TASK = Each line below that includes the word "South" is to be reported.

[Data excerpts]
----------------------------------------

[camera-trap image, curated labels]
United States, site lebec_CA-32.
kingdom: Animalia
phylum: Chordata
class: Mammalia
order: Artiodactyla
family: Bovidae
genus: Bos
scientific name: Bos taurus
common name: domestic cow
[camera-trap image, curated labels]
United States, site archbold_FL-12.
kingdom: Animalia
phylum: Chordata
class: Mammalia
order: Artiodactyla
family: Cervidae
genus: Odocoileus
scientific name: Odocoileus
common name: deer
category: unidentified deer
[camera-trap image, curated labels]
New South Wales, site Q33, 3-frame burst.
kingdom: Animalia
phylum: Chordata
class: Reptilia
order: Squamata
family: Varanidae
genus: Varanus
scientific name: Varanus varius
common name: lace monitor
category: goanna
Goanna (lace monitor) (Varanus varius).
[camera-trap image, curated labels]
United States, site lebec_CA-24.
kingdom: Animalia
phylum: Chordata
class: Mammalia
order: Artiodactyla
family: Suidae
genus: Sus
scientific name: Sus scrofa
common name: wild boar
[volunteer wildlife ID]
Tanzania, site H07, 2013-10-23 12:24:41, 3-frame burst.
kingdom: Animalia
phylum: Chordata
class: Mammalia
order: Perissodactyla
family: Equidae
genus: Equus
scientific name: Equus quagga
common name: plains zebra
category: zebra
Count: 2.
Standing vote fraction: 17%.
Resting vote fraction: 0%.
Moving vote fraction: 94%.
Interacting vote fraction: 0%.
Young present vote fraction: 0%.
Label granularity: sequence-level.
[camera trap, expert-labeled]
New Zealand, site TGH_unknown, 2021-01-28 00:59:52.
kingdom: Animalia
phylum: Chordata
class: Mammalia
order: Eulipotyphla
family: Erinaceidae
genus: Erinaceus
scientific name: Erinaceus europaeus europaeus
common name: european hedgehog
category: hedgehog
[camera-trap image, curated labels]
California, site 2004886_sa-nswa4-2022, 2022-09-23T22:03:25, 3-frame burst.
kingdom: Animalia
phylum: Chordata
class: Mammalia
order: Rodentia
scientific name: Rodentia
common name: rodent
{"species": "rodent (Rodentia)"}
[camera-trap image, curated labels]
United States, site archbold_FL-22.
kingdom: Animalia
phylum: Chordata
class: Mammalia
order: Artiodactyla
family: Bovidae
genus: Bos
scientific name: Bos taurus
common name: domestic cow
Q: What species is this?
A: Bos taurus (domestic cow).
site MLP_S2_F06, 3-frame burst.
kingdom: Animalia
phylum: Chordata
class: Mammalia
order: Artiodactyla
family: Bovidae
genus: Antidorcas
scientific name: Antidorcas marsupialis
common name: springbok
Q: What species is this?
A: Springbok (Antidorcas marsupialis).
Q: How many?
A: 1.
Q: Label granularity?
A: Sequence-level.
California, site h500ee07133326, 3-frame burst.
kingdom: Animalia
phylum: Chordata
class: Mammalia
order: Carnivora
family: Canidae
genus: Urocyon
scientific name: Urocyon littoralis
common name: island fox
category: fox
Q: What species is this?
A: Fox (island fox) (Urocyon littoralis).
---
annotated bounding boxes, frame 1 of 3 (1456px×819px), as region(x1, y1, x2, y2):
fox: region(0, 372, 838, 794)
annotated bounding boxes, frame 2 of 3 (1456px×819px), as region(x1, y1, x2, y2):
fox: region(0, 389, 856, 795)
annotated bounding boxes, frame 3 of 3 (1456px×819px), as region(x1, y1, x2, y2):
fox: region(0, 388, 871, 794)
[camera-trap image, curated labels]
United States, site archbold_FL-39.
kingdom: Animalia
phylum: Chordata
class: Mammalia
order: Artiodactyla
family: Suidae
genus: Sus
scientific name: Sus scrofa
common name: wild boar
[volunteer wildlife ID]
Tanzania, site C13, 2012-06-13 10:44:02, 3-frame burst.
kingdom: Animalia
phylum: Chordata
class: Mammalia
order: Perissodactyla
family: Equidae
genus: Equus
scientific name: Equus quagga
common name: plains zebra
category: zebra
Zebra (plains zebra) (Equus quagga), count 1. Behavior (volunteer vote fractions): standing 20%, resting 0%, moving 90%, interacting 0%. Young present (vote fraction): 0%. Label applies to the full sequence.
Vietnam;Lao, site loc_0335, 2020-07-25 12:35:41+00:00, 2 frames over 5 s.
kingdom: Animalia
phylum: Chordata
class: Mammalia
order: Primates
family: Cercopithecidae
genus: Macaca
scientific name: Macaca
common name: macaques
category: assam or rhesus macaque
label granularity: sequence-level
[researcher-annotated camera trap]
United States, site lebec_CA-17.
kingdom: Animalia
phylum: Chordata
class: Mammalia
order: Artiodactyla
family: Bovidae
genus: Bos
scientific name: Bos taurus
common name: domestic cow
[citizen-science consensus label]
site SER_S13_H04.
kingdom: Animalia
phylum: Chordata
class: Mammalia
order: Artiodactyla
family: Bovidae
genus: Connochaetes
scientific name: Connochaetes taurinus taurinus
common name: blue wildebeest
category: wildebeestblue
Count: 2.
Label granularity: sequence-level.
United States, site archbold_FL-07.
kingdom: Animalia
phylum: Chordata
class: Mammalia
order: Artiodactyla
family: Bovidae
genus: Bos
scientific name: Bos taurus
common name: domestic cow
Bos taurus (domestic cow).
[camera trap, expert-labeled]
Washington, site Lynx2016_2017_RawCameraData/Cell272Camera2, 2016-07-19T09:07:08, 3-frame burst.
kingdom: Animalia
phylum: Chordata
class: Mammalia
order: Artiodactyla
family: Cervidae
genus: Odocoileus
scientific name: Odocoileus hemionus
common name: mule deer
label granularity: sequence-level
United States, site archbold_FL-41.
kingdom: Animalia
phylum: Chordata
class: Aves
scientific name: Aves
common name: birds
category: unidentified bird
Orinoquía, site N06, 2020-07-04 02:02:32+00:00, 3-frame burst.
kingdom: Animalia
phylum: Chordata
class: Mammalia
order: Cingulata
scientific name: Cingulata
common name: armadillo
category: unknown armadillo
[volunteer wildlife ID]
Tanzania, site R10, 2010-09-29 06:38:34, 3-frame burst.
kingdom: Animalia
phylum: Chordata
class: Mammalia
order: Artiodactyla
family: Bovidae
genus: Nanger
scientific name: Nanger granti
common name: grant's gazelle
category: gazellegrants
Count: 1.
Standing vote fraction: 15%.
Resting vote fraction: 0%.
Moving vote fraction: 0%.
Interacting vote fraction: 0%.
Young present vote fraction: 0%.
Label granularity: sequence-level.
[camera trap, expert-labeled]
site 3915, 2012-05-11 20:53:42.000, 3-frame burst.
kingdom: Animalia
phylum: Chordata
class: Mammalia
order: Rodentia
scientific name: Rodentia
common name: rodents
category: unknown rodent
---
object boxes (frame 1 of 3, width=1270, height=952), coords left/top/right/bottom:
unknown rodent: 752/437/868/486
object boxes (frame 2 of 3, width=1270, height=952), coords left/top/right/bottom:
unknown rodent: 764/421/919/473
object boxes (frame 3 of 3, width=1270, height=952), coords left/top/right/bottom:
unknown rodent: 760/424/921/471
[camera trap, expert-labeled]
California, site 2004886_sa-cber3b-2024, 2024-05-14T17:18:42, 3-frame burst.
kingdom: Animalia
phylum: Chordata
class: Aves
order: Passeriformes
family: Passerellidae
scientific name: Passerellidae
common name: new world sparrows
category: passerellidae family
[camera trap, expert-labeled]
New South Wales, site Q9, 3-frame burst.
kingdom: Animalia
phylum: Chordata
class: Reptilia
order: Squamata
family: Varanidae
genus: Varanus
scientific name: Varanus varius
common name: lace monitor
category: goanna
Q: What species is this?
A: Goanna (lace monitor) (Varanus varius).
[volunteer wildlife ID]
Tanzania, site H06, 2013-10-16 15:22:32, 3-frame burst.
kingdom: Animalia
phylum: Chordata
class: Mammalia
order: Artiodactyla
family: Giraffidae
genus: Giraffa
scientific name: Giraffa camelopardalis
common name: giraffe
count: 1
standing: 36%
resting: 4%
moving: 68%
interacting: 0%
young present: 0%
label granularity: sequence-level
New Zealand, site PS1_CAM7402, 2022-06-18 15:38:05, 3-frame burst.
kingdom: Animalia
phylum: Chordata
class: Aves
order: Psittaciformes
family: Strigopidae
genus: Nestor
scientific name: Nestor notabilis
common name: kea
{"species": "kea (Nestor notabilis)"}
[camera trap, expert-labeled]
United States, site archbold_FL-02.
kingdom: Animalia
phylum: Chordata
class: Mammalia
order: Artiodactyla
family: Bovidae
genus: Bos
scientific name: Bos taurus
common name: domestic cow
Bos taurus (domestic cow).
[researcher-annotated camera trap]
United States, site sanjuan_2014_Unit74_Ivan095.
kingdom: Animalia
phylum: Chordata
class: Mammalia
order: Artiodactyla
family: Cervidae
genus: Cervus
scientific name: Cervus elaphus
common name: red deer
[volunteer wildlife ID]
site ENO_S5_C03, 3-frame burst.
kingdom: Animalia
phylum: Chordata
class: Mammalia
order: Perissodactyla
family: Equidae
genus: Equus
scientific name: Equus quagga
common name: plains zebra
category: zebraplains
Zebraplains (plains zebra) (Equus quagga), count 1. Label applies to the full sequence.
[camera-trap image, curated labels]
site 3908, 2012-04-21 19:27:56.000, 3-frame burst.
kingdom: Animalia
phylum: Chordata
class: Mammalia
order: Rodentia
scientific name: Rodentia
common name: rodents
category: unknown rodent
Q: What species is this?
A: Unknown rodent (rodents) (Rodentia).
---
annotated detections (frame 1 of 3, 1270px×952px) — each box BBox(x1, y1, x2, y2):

----------------------------------------

WRITTEN SOLUTION =
New South Wales, site Q33, 3-frame burst.
New South Wales, site Q9, 3-frame burst.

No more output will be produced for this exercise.